Gear Heads: Collaborative art installation project takes shape
Whitefish High School and the Stumptown Art Studio along with several local businesses joined forces three years ago to start work on a large-scale art installation. “The Gear Heads” is located in the public courtyard of the high school.
Stumptown Art Studio Executive Director Melanie Drown said “The Gear Heads” is not a new project and that after a long delay due to the Covid pandemic, the project is nearing completion.
“And then, we will plan a community celebration,” Drown said.
At that time, she plans to recognize and thank all the businesses that made the piece possible.
The work includes two huge, steel heads, one male and one female, looking at one another across a sidewalk while an arch filled with gears passes from the top of one head to the other.
“The gears are a nod to the sharing of knowledge,” Drown said.
She added that early in the planning, “The Gear Heads” was a flat installation until students presented the idea to make it a three-dimensional sculpture.
“It was pretty amazing because the school set up a relationship with Countryside Welding, who did all the fabrication, and we were able to send welding students over to Countryside and the students worked with licensed welders as an apprenticeship,” Drown said. “They were able to actually weld the heads with these expert welders.”
Current Montana State University student Devin Beale was a senior in the Art 3 class at Whitefish High School when he helped with the art project. He said Principal Kerry Drown approached him at the end of his junior year with an idea to create a sculpture that embodied the new STEM-focused buildings and classrooms.
STEM is an acronym for science, technology, engineering, and math and STEM classes put an emphasis on innovation, problem-solving and critical thinking.
“The goal with the artwork is to create an inclusive, binary, and STEM-promoting sculpture that gives students a "gateway" to academic success,” Beale said. “Whitefish High School is known for its outstanding record for performing students and growing STEM programs and facilities.”
Recently, Whitefish began offering two STEM courses, Principles of Biomedical Science, and Human Body Systems.
“We wanted a sculpture that represented that new opportunity, and also gave visitors, locals, students something to look at as an art piece from the art programs in the high school,” Beale added.

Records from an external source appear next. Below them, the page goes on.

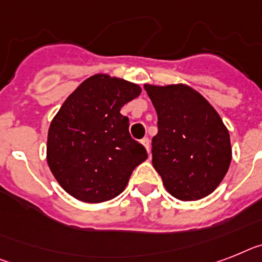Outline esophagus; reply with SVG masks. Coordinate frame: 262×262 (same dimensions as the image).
Wrapping results in <instances>:
<instances>
[{
    "instance_id": "1",
    "label": "esophagus",
    "mask_w": 262,
    "mask_h": 262,
    "mask_svg": "<svg viewBox=\"0 0 262 262\" xmlns=\"http://www.w3.org/2000/svg\"><path fill=\"white\" fill-rule=\"evenodd\" d=\"M140 143H142L144 147H146L147 152L150 154V139H148V138H143V139L140 140Z\"/></svg>"
}]
</instances>
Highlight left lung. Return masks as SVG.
Segmentation results:
<instances>
[{
    "instance_id": "1",
    "label": "left lung",
    "mask_w": 262,
    "mask_h": 262,
    "mask_svg": "<svg viewBox=\"0 0 262 262\" xmlns=\"http://www.w3.org/2000/svg\"><path fill=\"white\" fill-rule=\"evenodd\" d=\"M158 114L152 166L168 193L196 201L217 189L232 161L230 136L221 116L186 84H144Z\"/></svg>"
}]
</instances>
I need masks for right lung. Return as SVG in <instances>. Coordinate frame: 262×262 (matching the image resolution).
<instances>
[{
  "label": "right lung",
  "instance_id": "obj_1",
  "mask_svg": "<svg viewBox=\"0 0 262 262\" xmlns=\"http://www.w3.org/2000/svg\"><path fill=\"white\" fill-rule=\"evenodd\" d=\"M142 92L138 84L97 73L67 97L51 122L47 162L69 195L100 204L126 189L147 151L128 133L120 108Z\"/></svg>",
  "mask_w": 262,
  "mask_h": 262
}]
</instances>
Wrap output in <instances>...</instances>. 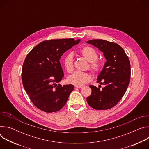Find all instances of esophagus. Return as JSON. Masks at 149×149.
Returning <instances> with one entry per match:
<instances>
[{
    "label": "esophagus",
    "instance_id": "esophagus-1",
    "mask_svg": "<svg viewBox=\"0 0 149 149\" xmlns=\"http://www.w3.org/2000/svg\"><path fill=\"white\" fill-rule=\"evenodd\" d=\"M75 87L76 88H83V86H75Z\"/></svg>",
    "mask_w": 149,
    "mask_h": 149
}]
</instances>
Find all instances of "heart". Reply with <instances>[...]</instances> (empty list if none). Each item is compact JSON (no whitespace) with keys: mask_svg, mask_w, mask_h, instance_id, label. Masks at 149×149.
<instances>
[{"mask_svg":"<svg viewBox=\"0 0 149 149\" xmlns=\"http://www.w3.org/2000/svg\"><path fill=\"white\" fill-rule=\"evenodd\" d=\"M79 54L87 61L90 62L88 68L94 74H98L102 66V61L98 59V54L97 51L90 46L82 47L79 51ZM62 65L68 73H71L74 70V55L71 52L67 53L63 56ZM91 75L86 72H75L67 78L68 83L77 86H82L90 81Z\"/></svg>","mask_w":149,"mask_h":149,"instance_id":"obj_1","label":"heart"}]
</instances>
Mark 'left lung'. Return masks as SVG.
Returning <instances> with one entry per match:
<instances>
[{"instance_id": "left-lung-1", "label": "left lung", "mask_w": 149, "mask_h": 149, "mask_svg": "<svg viewBox=\"0 0 149 149\" xmlns=\"http://www.w3.org/2000/svg\"><path fill=\"white\" fill-rule=\"evenodd\" d=\"M87 43L102 51L107 61L97 79V82L105 87L100 90L90 85L92 93L87 101L95 110H108L118 104L129 86L131 75L129 59L124 49L114 42L92 39Z\"/></svg>"}]
</instances>
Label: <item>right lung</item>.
I'll return each instance as SVG.
<instances>
[{"instance_id":"add662e5","label":"right lung","mask_w":149,"mask_h":149,"mask_svg":"<svg viewBox=\"0 0 149 149\" xmlns=\"http://www.w3.org/2000/svg\"><path fill=\"white\" fill-rule=\"evenodd\" d=\"M80 39H51L42 41L26 55L22 68V81L31 101L46 113L60 110L67 102L73 85L59 84L63 72L59 59Z\"/></svg>"}]
</instances>
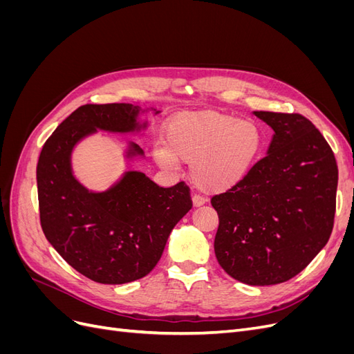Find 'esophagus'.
I'll use <instances>...</instances> for the list:
<instances>
[{
	"mask_svg": "<svg viewBox=\"0 0 354 354\" xmlns=\"http://www.w3.org/2000/svg\"><path fill=\"white\" fill-rule=\"evenodd\" d=\"M192 201H194V207H201V205H203V203L207 202V198L203 196V195L195 194L194 198H192Z\"/></svg>",
	"mask_w": 354,
	"mask_h": 354,
	"instance_id": "34e87169",
	"label": "esophagus"
}]
</instances>
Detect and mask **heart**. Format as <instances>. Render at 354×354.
Returning a JSON list of instances; mask_svg holds the SVG:
<instances>
[{"instance_id":"1","label":"heart","mask_w":354,"mask_h":354,"mask_svg":"<svg viewBox=\"0 0 354 354\" xmlns=\"http://www.w3.org/2000/svg\"><path fill=\"white\" fill-rule=\"evenodd\" d=\"M263 145L261 128L252 121L220 112H187L169 122L167 145H158L155 155L164 167L190 162L198 187L224 192L250 174Z\"/></svg>"}]
</instances>
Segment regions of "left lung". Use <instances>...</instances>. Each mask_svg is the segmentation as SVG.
<instances>
[{
	"label": "left lung",
	"mask_w": 354,
	"mask_h": 354,
	"mask_svg": "<svg viewBox=\"0 0 354 354\" xmlns=\"http://www.w3.org/2000/svg\"><path fill=\"white\" fill-rule=\"evenodd\" d=\"M274 131L269 152L239 185L212 196L214 251L233 279L276 285L304 270L334 227L338 167L330 146L299 113L254 112Z\"/></svg>",
	"instance_id": "8db88e82"
}]
</instances>
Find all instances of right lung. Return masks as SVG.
I'll return each mask as SVG.
<instances>
[{
    "label": "right lung",
    "instance_id": "add662e5",
    "mask_svg": "<svg viewBox=\"0 0 354 354\" xmlns=\"http://www.w3.org/2000/svg\"><path fill=\"white\" fill-rule=\"evenodd\" d=\"M137 106L84 104L42 146L37 165L39 221L46 238L75 270L99 283L121 285L153 270L171 230L192 208L185 181L159 187L130 171L102 194L82 187L71 169V152L95 130L128 133L138 128ZM143 151L131 145L128 155Z\"/></svg>",
    "mask_w": 354,
    "mask_h": 354
}]
</instances>
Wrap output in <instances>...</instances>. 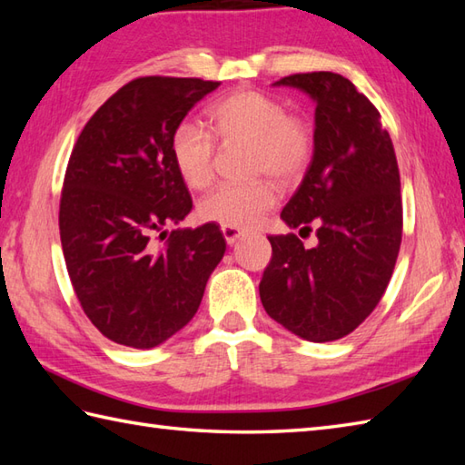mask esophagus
<instances>
[{"label": "esophagus", "instance_id": "obj_1", "mask_svg": "<svg viewBox=\"0 0 465 465\" xmlns=\"http://www.w3.org/2000/svg\"><path fill=\"white\" fill-rule=\"evenodd\" d=\"M222 233H223V238H225L227 245H233V243L238 242V240L242 238V235H243V232L238 230V227H227V225L222 227Z\"/></svg>", "mask_w": 465, "mask_h": 465}]
</instances>
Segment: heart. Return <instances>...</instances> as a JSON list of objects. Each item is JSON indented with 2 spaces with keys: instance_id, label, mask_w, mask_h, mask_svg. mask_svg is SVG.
<instances>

After the heads were installed last month, work began on phase two of the project, which is the application of a patina to the steel surfaces. This job falls to students in the Art and Industrial Art classes at Whitefish High School along with Stumptown Art Studio’s Education and Art Director Charity Flowers.
The final phase involves the installation of the steel arch, complete with gears that will be attached by the Industrial Art students prior to the arch going up.
“The most memorable part of the process was being able to work with my peers to come up with creative ways we could develop this project and display it for the community,” said Beale. “It is an honor to be able to represent my hometown high school, and give back the same way it gave to me.”
When the sculpture is finished, a grand unveiling and celebration will take place.
“It's been one of our most amazing collaborations,” Drown said, and compared the grandeur of “The Gear Heads” to that of the “Windows on Whitefish” project, wherein about 360 community members were actively involved with the construction of the mosaic murals along Second Street.